* **Work to be completed**: Continue the excerpt from Augustine's sermon on Matthew 10:28, picking up after its final sentence.

* **Text extract**:
The content of Augustine’s sermons is rich and varied, embraces all the themes of Scripture and the liturgy and serves as a valuable commentary on the great dogmatic and exegetical works. They are a model of popular eloquence which is at the same time clear yet profound, lively and incisive, direct and effective. (Agostino Trapè) Sermon 65, delivered on a feastday of martyrs, is on Matthew 10:28: “Do not fear those who kill the body.”


Augustine’s Sermons are the fruit of a career of preaching which continued without interruption for almost forty years. The library at Hippo must have contained very many sermons, perhaps three or four thousand, the greater part of which were probably never revised and published by Augustine, and have perished. Around five hundred are now extant, of which those numbered 51 ff. are on the New Testament.

by Augustine of Hippo in Uncertain | translated by R. G. Macmullen; Ed. Philip Schaff

I. The Divine oracles which have just been read teach us in fearing not to fear, and in not fearing to fear. Ye observed when the Holy Gospel was being read, that our Lord God before He died for us, would have us to be firm; and this by admonishing us "not" to fear, and withal to fear. For he said, "Fear not them which kill the body, but are not able to kill the soul." See where He advised us not to fear. See now where He advised us to fear. "But," saith he, "fear Him who hath power to destroy both body and soul in hell." Let us fear therefore, that we may not fear. Fear seems to be allied to cowardice: seems to be the character of the weak, not the strong. But see what saith the Scripture, "The fear of the Lord is the hope of strength." Let us then fear, that we may not fear; that is, let us fear prudently, that we may not fear vainly. The holy Martyrs on the occasion of whose solemnity this lesson was read out of the Gospel, in fearing, feared not; because in fearing God, they did not regard men.

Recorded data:
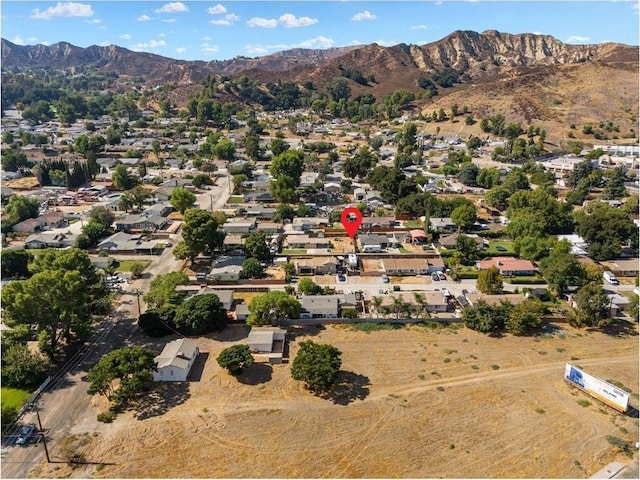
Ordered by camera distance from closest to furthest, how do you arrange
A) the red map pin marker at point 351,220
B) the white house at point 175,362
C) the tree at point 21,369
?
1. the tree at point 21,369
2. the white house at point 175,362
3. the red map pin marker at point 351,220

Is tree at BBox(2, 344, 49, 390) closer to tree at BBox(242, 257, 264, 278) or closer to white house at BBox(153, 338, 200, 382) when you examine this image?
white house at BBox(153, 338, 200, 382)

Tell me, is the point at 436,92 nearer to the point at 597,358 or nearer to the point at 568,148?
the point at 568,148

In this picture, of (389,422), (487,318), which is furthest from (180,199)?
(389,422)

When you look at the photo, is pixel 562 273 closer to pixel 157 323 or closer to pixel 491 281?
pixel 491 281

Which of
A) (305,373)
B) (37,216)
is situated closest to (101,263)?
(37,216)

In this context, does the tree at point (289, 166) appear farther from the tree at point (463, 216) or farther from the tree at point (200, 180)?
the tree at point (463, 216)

* **Output for this exercise**:
2. For what need a man fear from man? And what is that whereby one man should cause another fear, since both of them are men? One threatens and says, "I will kill thee;" and does not fear, lest after his threat he die before he have fulfilled it. "I will kill thee," he says. Who says it, and to whom? I hear two men, the one threatening, and the other alarmed: of whom the one is powerful, and the other weak, yet both are mortal. Why then does he so stretch out himself, he, in honour, a somewhat more inflated power, in body, equal weakness? Let him securely threaten death who does not fear death. But if he fear that whereby he causes fear; let him think of himself, and compare himself with him whom he is threatening. Let him see in him whom he threateneth a likeness of condition, and so together with him let him seek like pity from the Lord. For he is but a man, and he threatens another man, a creature, another creature; only the one puffed up under his Creator's eye, and the other fleeing for refuge to the same Creator.

3. Let the stout Martyr then, as he stands a man before another man, say; "I do not fear, because I fear." Thou canst not do what thou art threatening, unless He will; but what He threateneth, none can hinder Him from doing.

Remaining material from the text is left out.